À Niangoloko, dans la région des Tannouyan, la saison sèche rime aussi avec survie. Dans les vergers d’anacardiers du secteur 7, des femmes déplacées internes arpentent le sol, le regard attentif, à la recherche de noix de cajou tombées. Un travail modeste, mais essentiel. Ici, chaque noix ramassée représente bien plus qu’un revenu.
En ce matin ensoleillé de janvier, une dizaine de femmes sont déjà à l’œuvre. Certaines portent leurs bébés au dos, d’autres s’encouragent à distance. Le rythme est soutenu. Il faut aller vite. Plus on ramasse, plus on gagne. Dans ce champ, le travail est rémunéré selon la quantité récoltée. Une course silencieuse contre le temps et la précarité.

Parmi ces femmes, beaucoup ont fui l’insécurité dans leurs localités d’origine. Delphine Berté fait partie de celles-là. Mère de six enfants, elle vit à Niangoloko depuis deux ans. Son mari, gravement malade, ne peut plus travailler. Depuis son arrivée, le verger est devenu l’une de ses sources de revenus.
Grâce à l’argent gagné en ramassant l’anacarde, Delphine nourrit sa famille, paie les soins de son mari et soutient la scolarité de ses enfants. L’une de ses filles est même inscrite à l’université cette année. Un exploit rendu possible par ce travail quotidien, pourtant pénible.

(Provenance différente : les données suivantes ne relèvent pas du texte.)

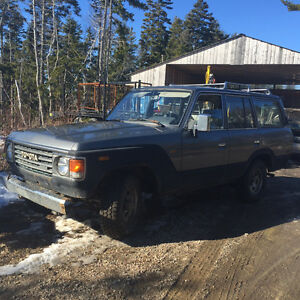 Toyota Land Cruiser Diesels (total of 3 LC's)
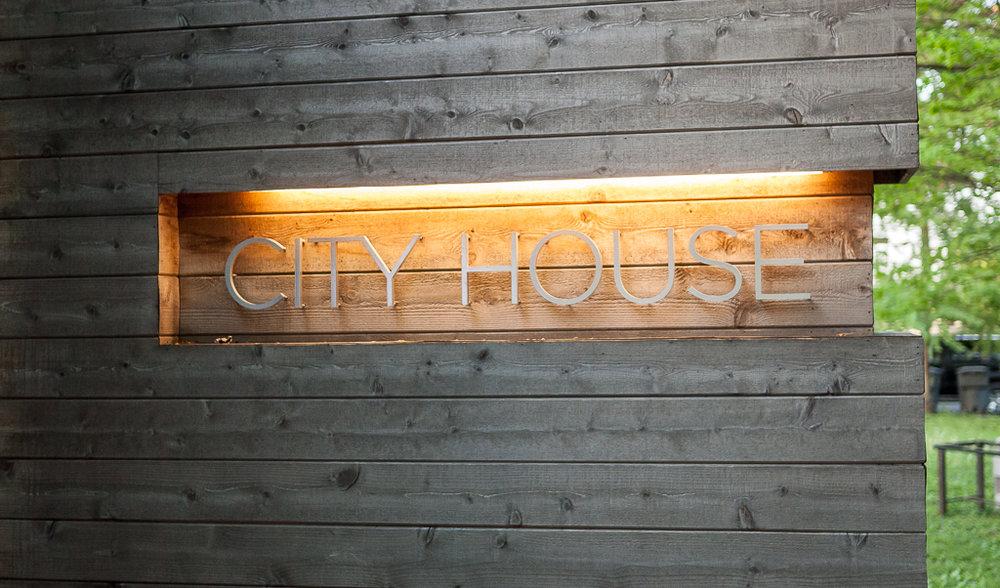 City_House_Nashville-10.jpg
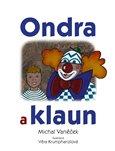 Ondra a klaun - obálka
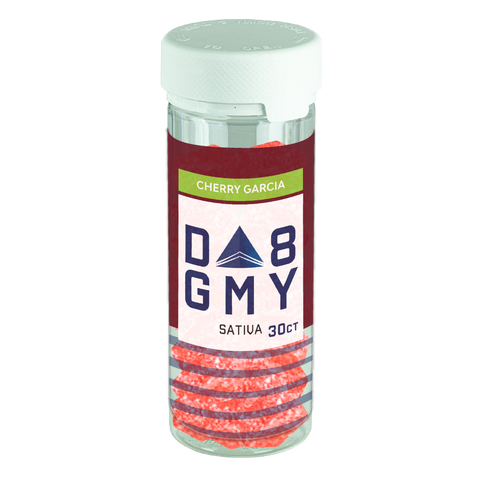 delta 8 gummies for father's day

« Ce que je gagne ici me permet d’acheter la farine, de nourrir mes enfants et de prendre en charge mon mari malade. Sans ce travail, on ne tiendrait pas », confie-t-elle.
Travailler pour tenir debout
Comme Delphine, une trentaine de femmes déplacées internes trouvent dans ces champs une opportunité de se relever. Nemata Ouédraogo est arrivée à Niangoloko avec son mari, sans ressources, et un bébé au dos. Aujourd’hui, elle parle de ce travail avec reconnaissance.

« Grâce à cette activité, on mange, on s’habille et on habille nos enfants. Si tu es rapide, tu peux ramasser 10 à 20 kilos par jour. Quand la production est bonne, certaines arrivent même à 30 kilos », dit-t-elle.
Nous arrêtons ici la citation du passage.